Faltaban apenas un mes y medio para que terminara el año y -como en todos los años- Sandra sentía en la lengua, en sus pechos y hasta en su vestido azul nuevo cierta amargura. Esa amargura no era nueva, y era hija de la decepción que le había procurado -como en todos los años- ese año vivido (si es que ese verbo se podía aplicar a eso que había sido tan ligero, tan fácil, tan neutro y tan poco parecido a lo que las novelas y películas vendían como vivir). Mientras ensillaba el mate imaginaba si toda vida sería como la suya. Prefirió convencerse de que no, de que no era así, para nada. Prefirió eso porque, en rigor, como toda preferencia, le convenía: la posibilidad que al menos una vida no fuera como la suya significaba también la posibilidad de que esa insipidez que la acosaba no era clausula obligatoria de la existencia, y eso, gracias al cielo, la llevó a pensar que en algún momento algo podría cambiar, porque desde ya todos sabemos que nadie está tan limitado como para vivir solo una vida.
Fede, su hijo, jugaba en el patio, con los hermanitos Juárez que vivían en la casa de al lado. No los veía pero los escuchaba desde la ventana, que permanecía cerrada para disimular el calor del verano, ya que la habitación estaba tan mal diseñada que justo el sol de las tres de la tarde le pegaba de frente. Cerrada y todo, aún se escuchaban los gritos:
-¡Gooool! ¡Goooooool!
-¿Qué gol? ¿No ves, boludo, que la pelota pasó por arriba de la campera? ¿Sos ciego vos?
-Tomatela, envidioso.
Que Fede gritara gol igual que su padre le molestaba horrores. La primera vez que lo había escuchado gritar así había sido durante su debut en el club del barrio, en el que hizo ganar al equipo con un certero pelotazo que el arquero no alcanzó ni a ver. Entonces la boca de Fede se abrió grande, demasiado grande, e hizo eso, gritó, y ella escuchó ese, hasta ese día olvidado, recordatorio de que Fede alguna vez había tenido un padre, que también gritaba gol. Por supuesto, lo dejó de llevar a la canchita. Cuando se lo contó a Marta ella le contestó que todos los hombres, en especial los argentinos, gritaban gol igual, que no se preocupara tanto. Esa respuesta no logró satisfacerla: para ella, existía alguna biología injusta que le había entregado a Fede la misma manera de gritar gol que su padre. Esa biología era injusta porque su padre no era ya su padre, había decidido no serlo más, sólo porque sí, porque lo había decidido así; por lo que Fede era solo de ella, su única progenitora, su único vínculo con lo que se pudiera llamar un “pasado”.

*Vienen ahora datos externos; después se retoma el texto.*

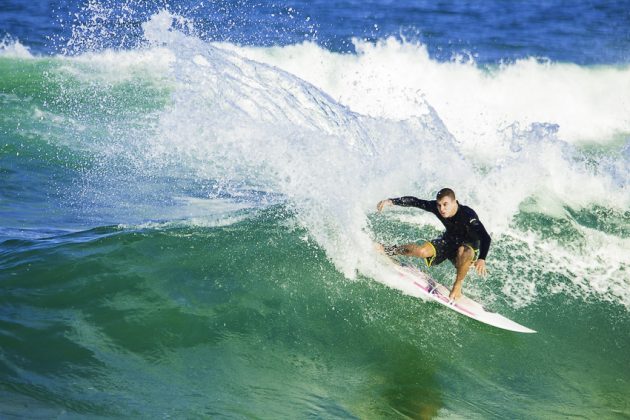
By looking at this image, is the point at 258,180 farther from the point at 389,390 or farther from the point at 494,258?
the point at 389,390

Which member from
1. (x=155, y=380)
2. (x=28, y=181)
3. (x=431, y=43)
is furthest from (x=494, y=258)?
(x=431, y=43)

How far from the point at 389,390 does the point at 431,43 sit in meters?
17.6

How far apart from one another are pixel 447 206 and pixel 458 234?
0.35 m

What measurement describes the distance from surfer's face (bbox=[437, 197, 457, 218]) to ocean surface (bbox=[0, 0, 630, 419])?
94cm

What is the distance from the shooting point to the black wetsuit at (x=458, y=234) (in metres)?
7.64

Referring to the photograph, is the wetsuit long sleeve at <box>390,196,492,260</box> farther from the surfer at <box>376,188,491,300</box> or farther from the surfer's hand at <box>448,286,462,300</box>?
the surfer's hand at <box>448,286,462,300</box>

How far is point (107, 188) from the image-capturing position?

Este año –se dijo- había pasado igual que todos. Sola, siempre sola. Incluso sola cuando un hombre la desnudaba y la tocaba después de haberla invitado a tomar algo, mientras se tapaba la boca para que Fede no escuchara, mientras sentía unas manos anónimas –no por ignorancia de identidad, sino por indiferencia- subirle por la espalda hasta el cuello; incluso así, incluso allí, sola.
No debía engañarse más, no podía y no debía: desde que Jorge se había ido, ella se sentía sola. Y ligera, y liviana. Se sentía, en verdad, como un fantasma.
El 31 de diciembre, mientras Sandra festejaba con Fede el fin de año, que había sido como todos los otros años, olvidable, algo pasó, alguien tocó la puerta. Puedo imaginar la esperanza que habrá sentido, tan sincera y tan inútil, al levantarse para abrir la puerta.
Lo que ella esperaba, ese deseo que pareció revivir con el ruido del golpe en la puerta, le pareció muy tonto y muy ingenuo cuando vio entrar a Marta y a Carmen con un pan dulce y unos turrones.
Pensó, seguramente, que era otro año más. Y cortó los turrones, y los puso junto a las garrapiñadas, los dejó en la mesa y los comió con desdén.